Not surprisingly, 89% of companies perceive big data as a revolutionary step toward digital transformation. Big data helps insurtech firms to:
- Gain a better understanding of customer behaviors
- Obtain insights that can be used to grow an insurtech business
- Enable real-time decision making
- Identify new sources of revenue
- Discover new products and services that can be offered to customers
- Foster better development outcomes
In the face of persistent challenges, such as outdated infrastructure and slow processes, insurance companies are recognizing the revolutionary impact of big data in driving digital transformation, enabling deeper customer insights, improving real-time decision-making, and the discovery of new revenue streams and product offerings.
Why does it matter?
World-class insurance firms utilize the benefits of business intelligence (BI), advanced analytics, and big data in real-time, unlike in the past when it took several days or weeks to obtain data points to compile a report. Insurtech companies can access customers’ behaviors, sentiments, and engagement in order to forecast future customer behavior and analyze movable assets, as well as enumerate business transactions without unneeded third-party approvals.
Incorporating BI and advanced analytics into your processes will improve your business performance and operating costs, and build a competitive advantage.
Here’s where new players come onto the stage. They are revolutionizing the insurtech space and designing data-driven experiences. WeFox Group, a German insurtech startup, has grown its revenues to over $100 million and serves more than 500,000 customers, which makes WeFox Group a leading insurtech solutions provider in Europe. The WeFox Group has several insurance brands, of which one of them is One Insurance which increased its revenues tenfold in one year.
One is Germany’s quickest-growing provider of third-party liability and household insurance. The competitive advantage One has is in its ability to make use of big data and understand risk in a much more technology-driven way. It uses predictive risk insurance and geotriggering so that insurees can build short-term insurance around their life. It also allows insurees to both assess the risks and rewards of their injury insurance and create custom insurance packages.
4. An exemplary customer focus
Present-day insurance customers have high expectations of insurtech providers. According to Accenture’s Global Consumer Pulse research, only 29% of insurance customers are happy with their current insurance providers, and as few as 16% are going to buy more from them.
According to McKinsey’s research, the five key factors driving customer satisfaction are:
- Claims settlement speed
- Simple communication with the insurer
- Professionalism and insurer knowledge
- Insurer etiquette and culture
- Smooth, simple, and transparent processes
It may be surprising to find out that ‘settlements paid’ ranks in 12th place, while the insurer’s knowledge, professionalism, etiquette, and politeness are much more important. In other words, the users care more about the service than about getting paid.
Why does it matter?
An exemplary insurance technology provider will utilize digital innovation to obtain insights, offer personalized services and scale, and profoundly collaborate and connect with its customers. It will excel at delivering a tailored customer experience to their various segments and will build trust within its brand. Insurtech providers that take the initiative to provide their clients with a wider range of high-quality products and services are better positioned to obtain a leading role in the industry.
Therefore, insurance companies that exploit the full capabilities of digital transformation and adapt to the needs of current and potential customers are likely to have the advantage and win the customer’s heart and business.

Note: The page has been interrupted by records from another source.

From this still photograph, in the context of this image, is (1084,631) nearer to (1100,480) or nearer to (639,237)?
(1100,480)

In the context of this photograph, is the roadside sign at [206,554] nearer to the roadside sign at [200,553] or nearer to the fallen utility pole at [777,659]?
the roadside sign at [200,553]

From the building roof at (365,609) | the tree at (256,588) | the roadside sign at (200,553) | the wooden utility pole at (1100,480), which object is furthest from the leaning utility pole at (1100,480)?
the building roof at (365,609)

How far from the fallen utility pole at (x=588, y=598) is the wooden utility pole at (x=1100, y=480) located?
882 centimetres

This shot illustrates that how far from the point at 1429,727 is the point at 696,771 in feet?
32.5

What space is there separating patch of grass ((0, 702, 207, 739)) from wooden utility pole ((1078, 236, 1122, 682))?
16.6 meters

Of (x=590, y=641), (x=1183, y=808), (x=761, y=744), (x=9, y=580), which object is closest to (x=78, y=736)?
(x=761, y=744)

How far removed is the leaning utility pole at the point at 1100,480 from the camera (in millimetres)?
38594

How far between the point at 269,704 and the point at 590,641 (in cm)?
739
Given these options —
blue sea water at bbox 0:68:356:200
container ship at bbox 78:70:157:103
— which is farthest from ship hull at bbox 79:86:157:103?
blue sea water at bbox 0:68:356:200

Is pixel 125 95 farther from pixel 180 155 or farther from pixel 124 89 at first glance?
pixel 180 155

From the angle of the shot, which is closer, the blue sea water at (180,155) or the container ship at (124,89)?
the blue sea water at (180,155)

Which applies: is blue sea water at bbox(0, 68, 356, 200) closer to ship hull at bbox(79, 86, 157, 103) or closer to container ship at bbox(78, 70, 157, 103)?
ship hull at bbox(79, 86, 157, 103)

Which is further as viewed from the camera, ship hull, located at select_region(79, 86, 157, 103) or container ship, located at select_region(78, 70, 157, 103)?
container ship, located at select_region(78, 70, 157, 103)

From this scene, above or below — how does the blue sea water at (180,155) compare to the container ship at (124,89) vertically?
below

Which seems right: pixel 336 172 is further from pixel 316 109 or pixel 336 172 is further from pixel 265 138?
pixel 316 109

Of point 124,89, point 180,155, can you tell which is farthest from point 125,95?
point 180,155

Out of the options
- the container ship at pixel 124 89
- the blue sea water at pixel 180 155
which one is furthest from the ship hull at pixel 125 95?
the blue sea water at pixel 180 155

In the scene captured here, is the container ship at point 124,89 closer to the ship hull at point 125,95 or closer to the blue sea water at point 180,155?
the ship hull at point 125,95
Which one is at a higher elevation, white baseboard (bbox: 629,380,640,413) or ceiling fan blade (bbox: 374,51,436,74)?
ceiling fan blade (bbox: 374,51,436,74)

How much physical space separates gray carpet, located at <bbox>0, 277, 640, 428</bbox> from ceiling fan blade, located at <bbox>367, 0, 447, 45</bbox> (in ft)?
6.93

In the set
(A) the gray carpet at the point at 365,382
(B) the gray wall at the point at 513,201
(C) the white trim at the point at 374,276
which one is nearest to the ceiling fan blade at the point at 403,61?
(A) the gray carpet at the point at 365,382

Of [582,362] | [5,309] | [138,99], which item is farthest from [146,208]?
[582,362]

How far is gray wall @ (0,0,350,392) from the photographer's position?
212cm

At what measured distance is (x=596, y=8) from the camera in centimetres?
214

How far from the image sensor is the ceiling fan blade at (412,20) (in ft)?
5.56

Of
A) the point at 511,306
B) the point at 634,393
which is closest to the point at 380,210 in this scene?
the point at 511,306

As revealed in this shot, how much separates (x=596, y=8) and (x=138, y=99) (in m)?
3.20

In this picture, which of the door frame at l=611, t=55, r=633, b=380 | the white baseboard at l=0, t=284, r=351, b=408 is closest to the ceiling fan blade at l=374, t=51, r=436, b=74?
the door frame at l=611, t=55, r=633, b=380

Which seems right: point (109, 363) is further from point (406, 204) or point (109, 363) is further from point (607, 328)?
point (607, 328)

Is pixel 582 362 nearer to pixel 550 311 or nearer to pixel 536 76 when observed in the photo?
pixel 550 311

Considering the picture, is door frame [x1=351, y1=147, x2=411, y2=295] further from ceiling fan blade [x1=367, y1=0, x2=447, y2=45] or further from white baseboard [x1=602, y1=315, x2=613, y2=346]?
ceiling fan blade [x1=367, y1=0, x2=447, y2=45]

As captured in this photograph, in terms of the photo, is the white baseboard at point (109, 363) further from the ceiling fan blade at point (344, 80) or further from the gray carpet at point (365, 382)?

A great example of a digital-first insurance company is Lemonade Insurance. It’s clearly outperforming its competitors and has invented a new insurance business model based upon behavioral economics, technology, and digitalization. The main value proposition is “instant everything,” with 90 seconds to get insured and 3 minutes to get paid. With this simple offering, Lemonade quickly won customer loyalty by providing a personalized approach and being very easy to use.
Lemonade uses AI and chatbots to allocate insurance policies. It allows its users to file claims on their desktop and mobile (via Lemonade’s iOS and Android apps) without engaging with insurance brokers. Corporate social responsibility is another feature of Lemonade’s business model, as a part of its profits goes to nonprofits of the customers’ choice in Lemonade’s annual “Giveback” program.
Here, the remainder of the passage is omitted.